We are looking for a Field Manager to join our team on Samos.

Applications are open now!

About the Organisation

Help Refugees is the largest grassroots humanitarian organisation working with refugees in Europe, the Middle East and on the US-Mexico border. Providing funding and support for over 120 of the most effective locally-led groups working on the frontlines, we act fast to help those who need it most. Our key goal is to provide flexible needs-based funding to grassroots organisations to close and prevent future gaps across the 3 layers: 1. emergency response; 2. basic survival; 3. rebuilding lives.

Help Refugees have Field Managers based in France, on the Greek mainland, and the Greek islands of Lesvos and Samos.

 

Purpose of the role: Working with the other Field Manager based on Samos to manage the Samos, Chios, and potentially Leros and Kos operations of Help Refugees.
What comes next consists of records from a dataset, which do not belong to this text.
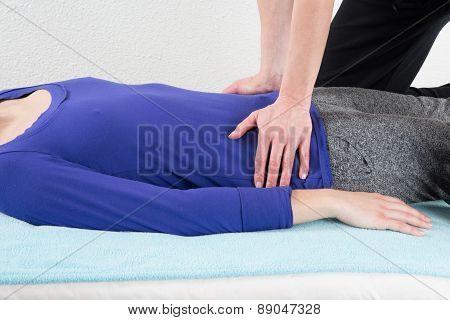 Nice And Young Woman Having A Shiatsu Massage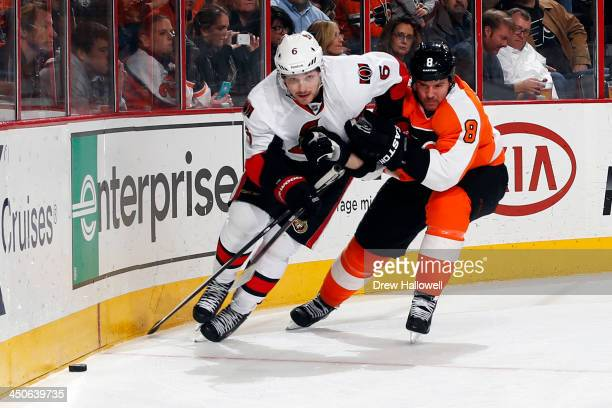 Bobby Ryan of the Ottawa Senators and Nicklas Grossmann of the Philadelphia Flyers battle for the puck at the Wells Fargo Center on November 19 2013...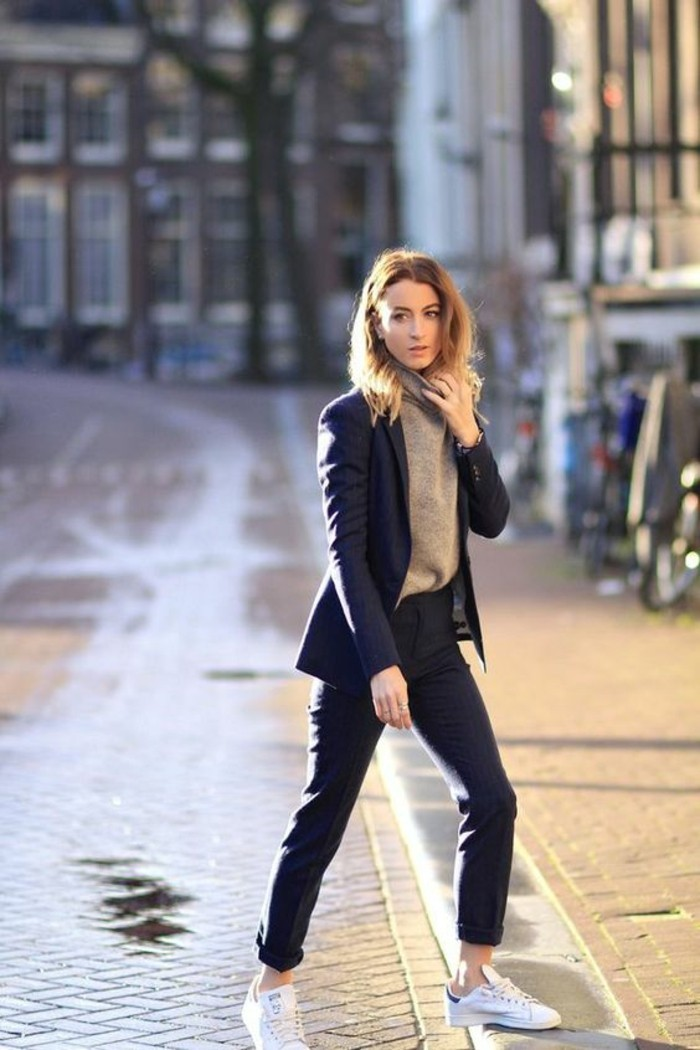 business casual women, woman with messy blonde hair, wearing dark grey trousers with rolled up ankles, with beige turtleneck top, white sneakers, and dark blue blazer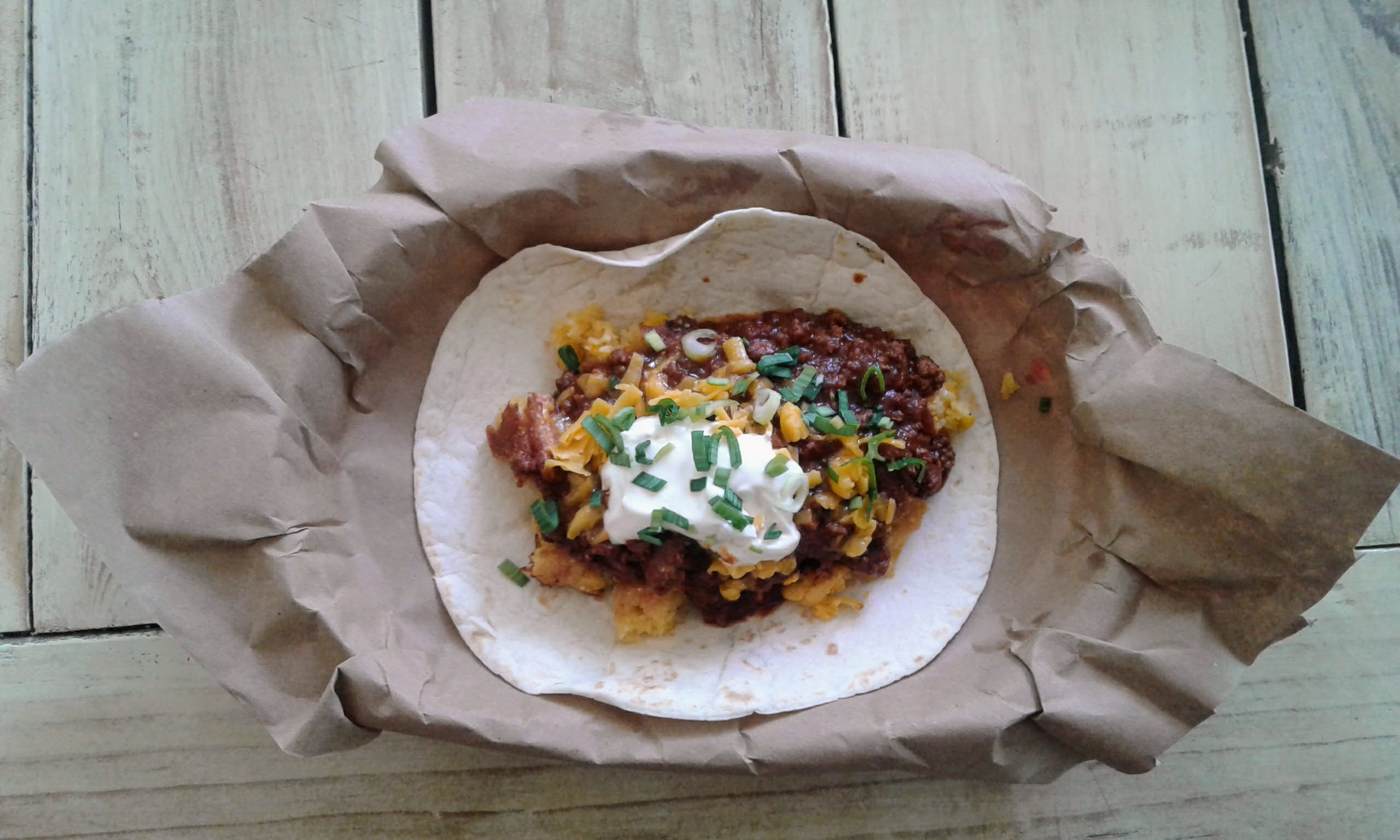 The Texan Taco with Chili, Jalapeno Cheese Corn Bread, Cheddar Cheese, Sour Cream and Green Onions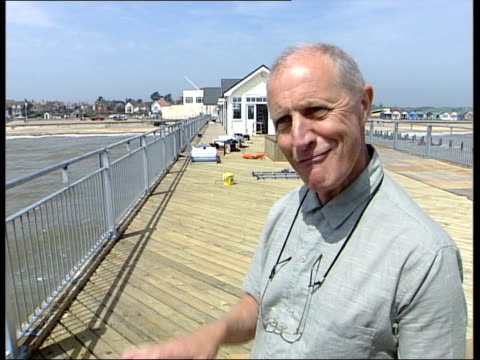 first new pier for 40 years itn southwold view of beach from pier pan brian haward interview sot talks of attitude towards the pier nick haward... - shack stock videos & royalty-free footage
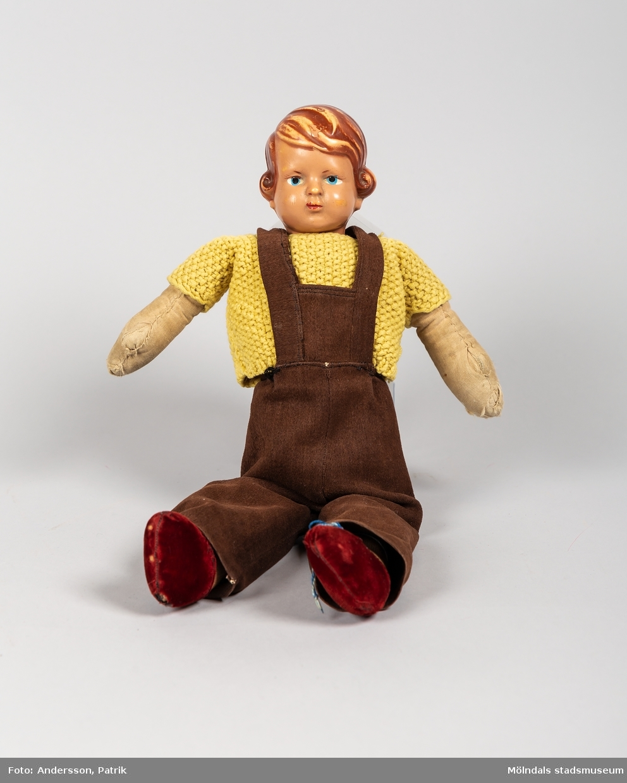 En docka som kallades Lill-Pelle. Dockan är från början av 1950-talet. Rolf som bodde på en lantgård utanför Trelleborg, fick dockan när han var cirka 3-5 år. Dockans kropp och kläder är handsydda av hans moster Elsa som var född 1921. Lill-Pelles gula tröja är stickad av Rolfs syster Gun född 1947, då hon var i 10-årsåldern.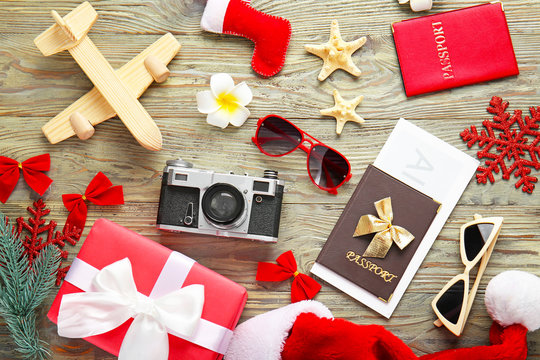 Composition with gift box, passports, ticket and photo camera on wooden background. Christmas vacation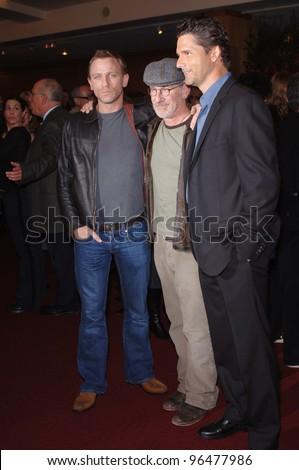 Actor DANIEL CRAIG (left) & director STEVEN SPIELBERG & actor ERIC BANA at an industry screening for their new movie Munich. December 20, 2005.  Beverly Hills, CA  2005 Paul Smith / Featureflash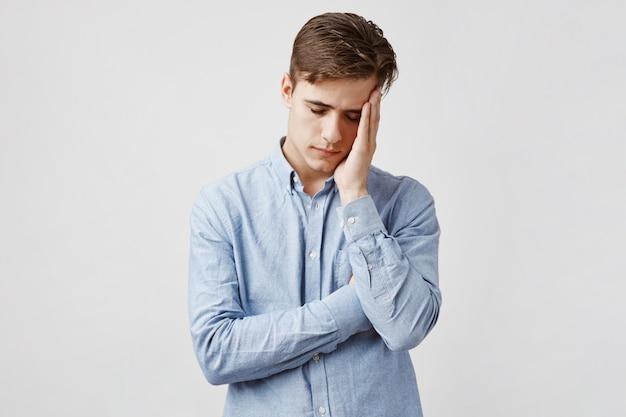 青のカジュアルシャツで疲れきった若い男の写真。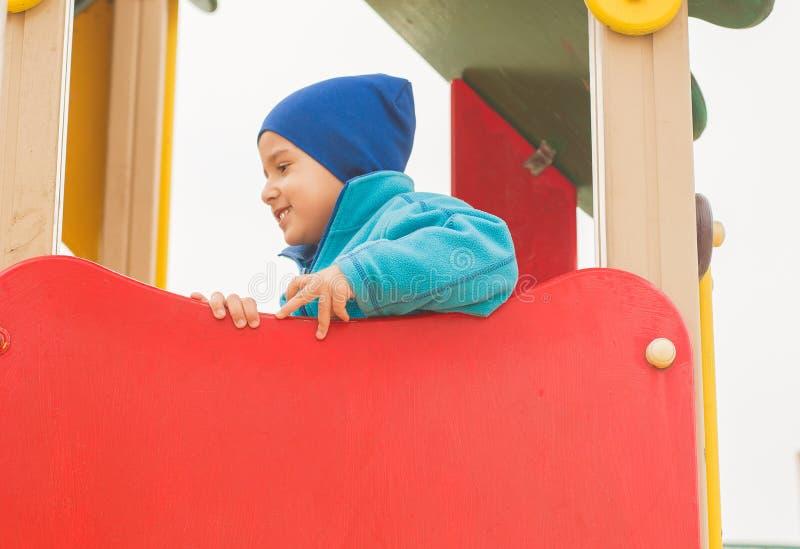 Jungenspiele auf dem Spielplatz lizenzfreie stockbilder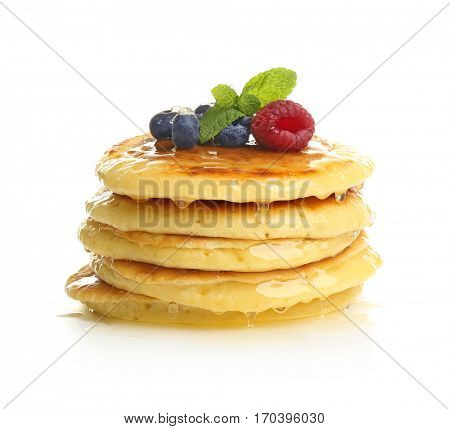 Delicious pancakes with berries and sweet syrup on white background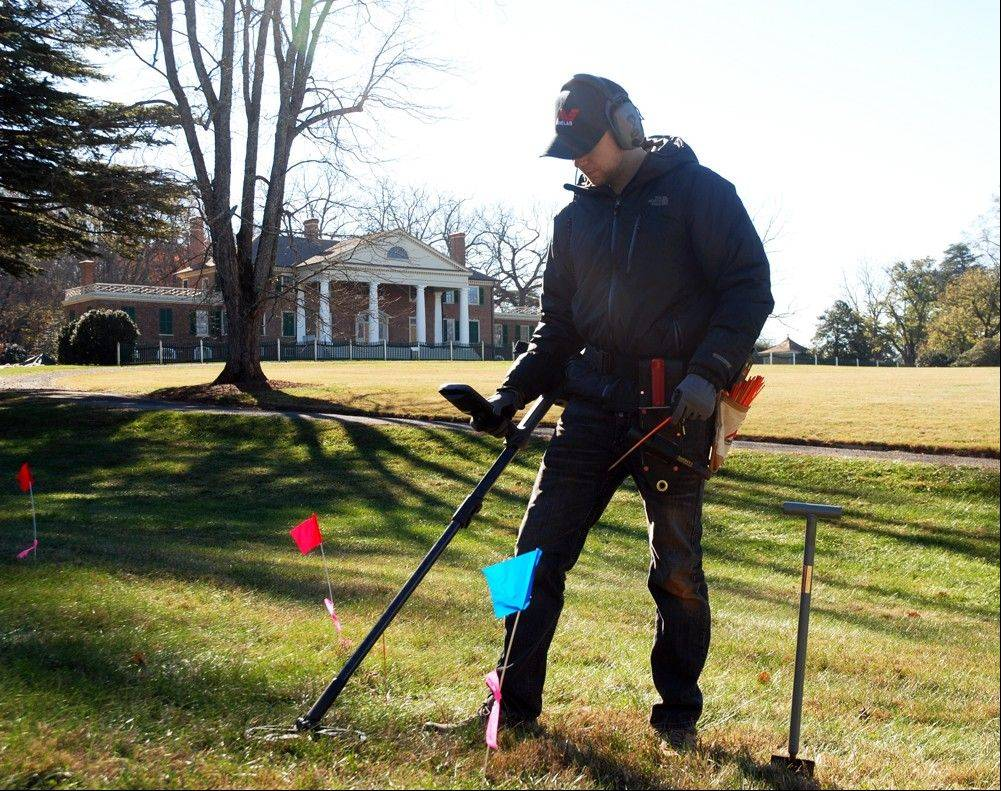 Errol Belda, 26, of Bend, Ore., uses a metal detector to survey artifact-rich land in the shadow of James Madison's Montpelier in Orange, Va. Archaeologists and metal-detecting hobbyists are teaming up to unearth the history that lies beneath the 2,650-acre Virginia estate dating back to the 18th century.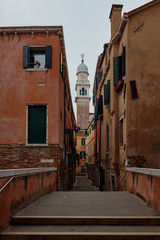 Venice Italy, February 17 2020. Walking on streets of Venice and in the background the catholic church Parrocchia di San Pantalon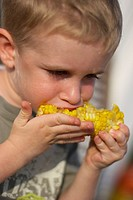 little girl eating corncob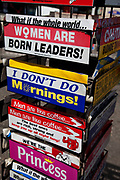Joke bumper stickers for sale at Southend-on-sea, Essex. The town could be described as run down as while there are some signs of affluence, these are few and far between. The predominant atmosphere is quite rough feeling and quite poor. Southend is a seaside resort that is very popular with people from the East side of London due to it's close proximity, just an hour away by train along the Thames Gateway. With the decline of seaside resorts, from the 1960s much of the centre was developed for commerce and many of the original features were destroyed through redevelopment or neglect.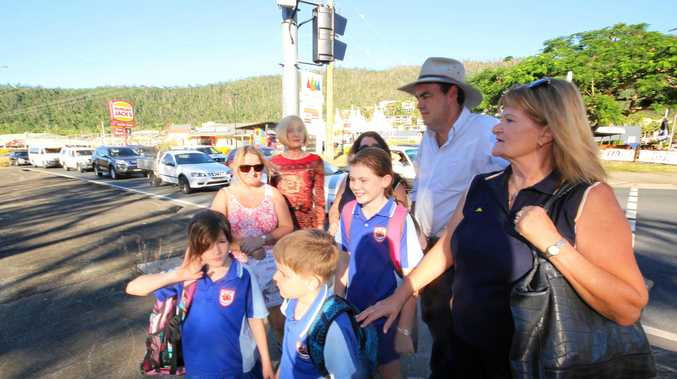 Shadow minister for education, Tracy Davis with member for Whitsunday Jason Costigan and Cannonvale State School P&C president Tina Everett, parents Jenni Walters, Beth Gilbert and students Kaley and Sienna Gilbert and Tomas Young wait to cross Shute Harbour Rd opposite Banjos.
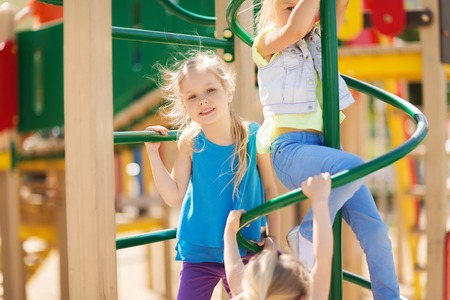 girls friends: summer, childhood, leisure, friendship and people concept - group of happy kids on children playground climbing frame
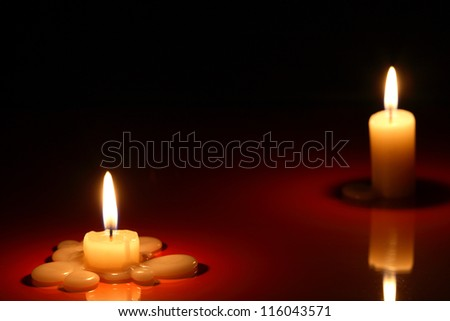 Separation. Two lighting candles on dark background with reflection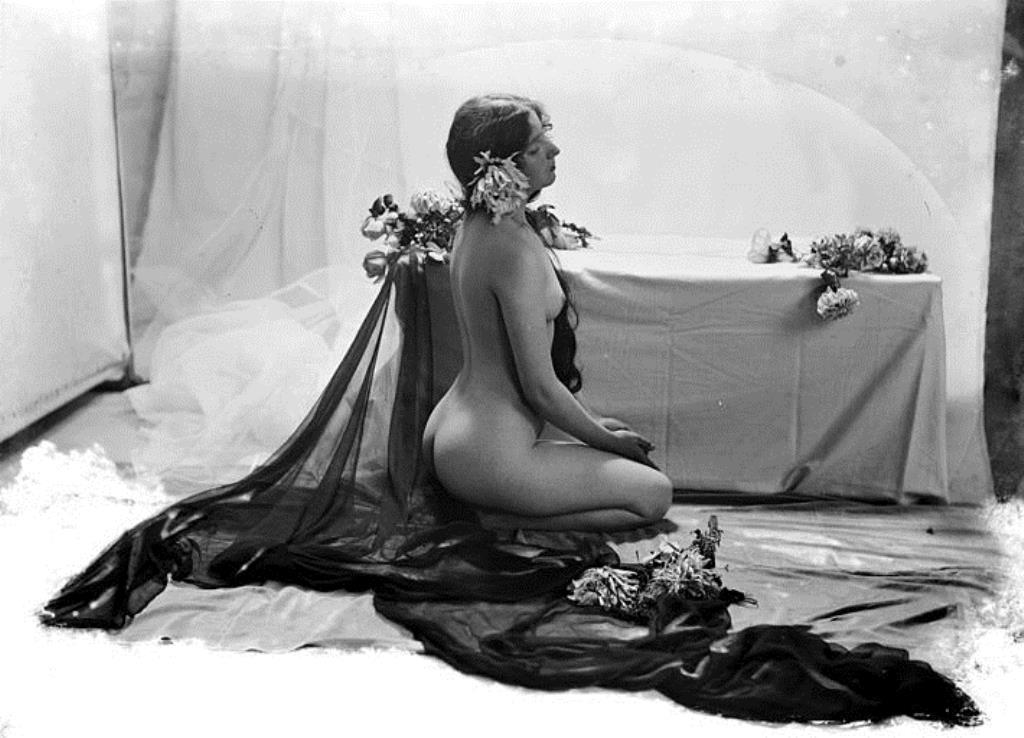 Émile Joachim Constant Puyo. Mise en scène d'un modèle féminin, jeune femme nue, vue de trois-quart dos, assise au sol, à côté d'un coffre, le voile noir installé dans le décor. Via rmn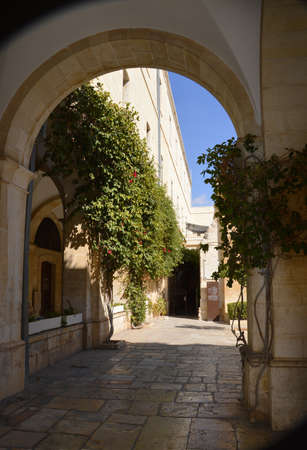 Jerusalem, Middle East, May 2018. Pontius Pilate's Yard Gabatha. Painful Way of Grief Suffering. Last route to crucifixion in passion friday. Scenic aged biblical quarter view. Old franciscan house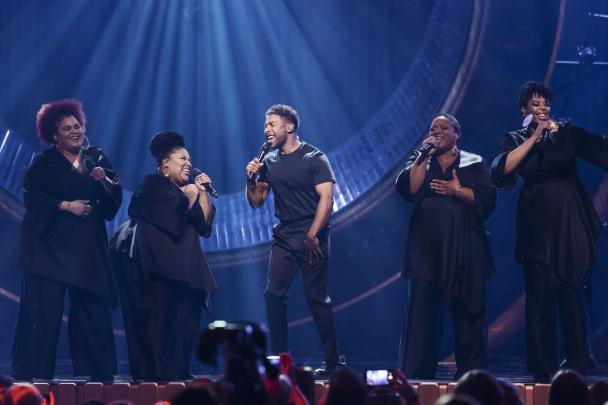 John Lundvik och hans gospelkör tar i och sjunger på scenen under Melodifestivalen.
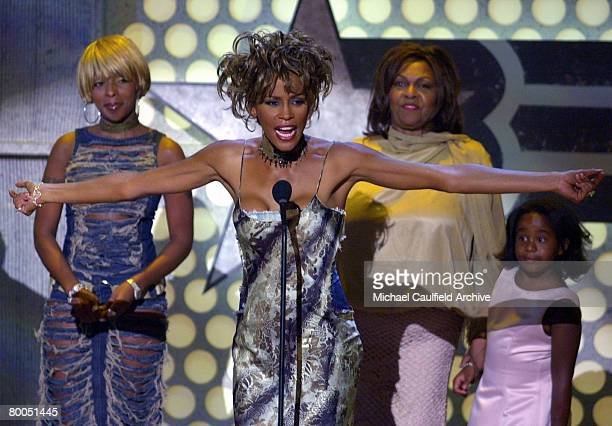 Whitney Houston speaks during her Lifetime Achievement Tribute while Mary J Blige left Cissy Houston and Bobbi Kristina Brown look on during the 1st...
Contract Length: 12 months

Hours: Full-time

Start Date: Mid September

Salary: Inline with other non-governmental organisations

 

Key areas of responsibility:

Partner support

          • Procurement of supplies and emergency aid
          • Assist with logistics for shipments 
          • Operational support on issues that arise in the field
          • Take an active role in the emergency response core team
          • Liaise with external training providers where appropriate

Finance management

          • Managing a three-monthly budget
          • Allocating resources based on needs, local developments and strategic direction
          • Monitoring and evaluation of partner projects
          • Maintain regular contact and build trusted relationships with partner projects
          • Ensure timely submission of project reports by coordinating with partners

Context analysis and representation

          • Understand context on the Aegean islands and keep up to date with the situation
          • Develop and maintain effective working relationships with all actors to enhance cooperation and coordination between organisations
          • Represent Help Refugees at inter-association meetings
          • Facilitate and lead meetings, and take minutes, when required
          • Act as the link between the work on the ground and London-based team 
          • Work closely with the rest of the Greece field team to share knowledge and ideas
          • Participate in report writing and in proposal writing relevant to the operation and context in the region
          • Host visits from donors, London team, media and stakeholders

External communication

          • Work with the campaigns, communications and advocacy teams to raise awareness of the situation on the Aegean islands and issues affecting partners
          • Take photos and collect stories and testimonies from partner organisations to be used by the communications team
          • Be a point of contact for media/press when required

Essential criteria:

  • Highly proactive and organised, able to manage and prioritise a busy, high-pressure workload
  • Imaginative and solution-oriented
  • Calm, diplomatic and patient
  • Experience working in the field of humanitarian aid, refugees or migration
  • Unafraid of administrative tasks
  • Excellent verbal and written communication skills in English
  • Ability to act and write sensitively with complex and challenging topics, in a range of tones
  • Proficiency with Google Docs, spreadsheets and other presentation tools

 

Desired criteria:

  • Lived experience of displacement or migration
  • Greek language proficiency/Greek Residency
  • Knowledge of the regional and European migration situation
  • Experience of working/volunteering within grassroots organisations in the migration sector
  • Full driving license

 

Application:

Please send your CV and a one-page cover letter to jobs@helprefugees.org  

 

Application deadline: Friday 7th August

Only shortlisted candidates will be contacted.

 

Help Refugees is against discrimination of any kind. We recognise that unconscious bias and internalised prejudice bleed into workplace practices, and so actively work to educate our staff and leadership team in allyship and non-discriminatory practice. Our success as an organisation requires us to live our principles, bringing equity and diversity of lived experience into our decision-making and creative processes. Please do not feel you will be disadvantaged in the selection process on the basis of race, colour, religion, gender, age, sexuality or any other protected characteristic. If you need reasonable adjustments, please let us know in confidence.

We are committed to making our roles and culture inclusive. We can make reasonable adjustments throughout the application process and on the job. If you have particular accessibility needs, please get in touch and let us know any requirements you may have.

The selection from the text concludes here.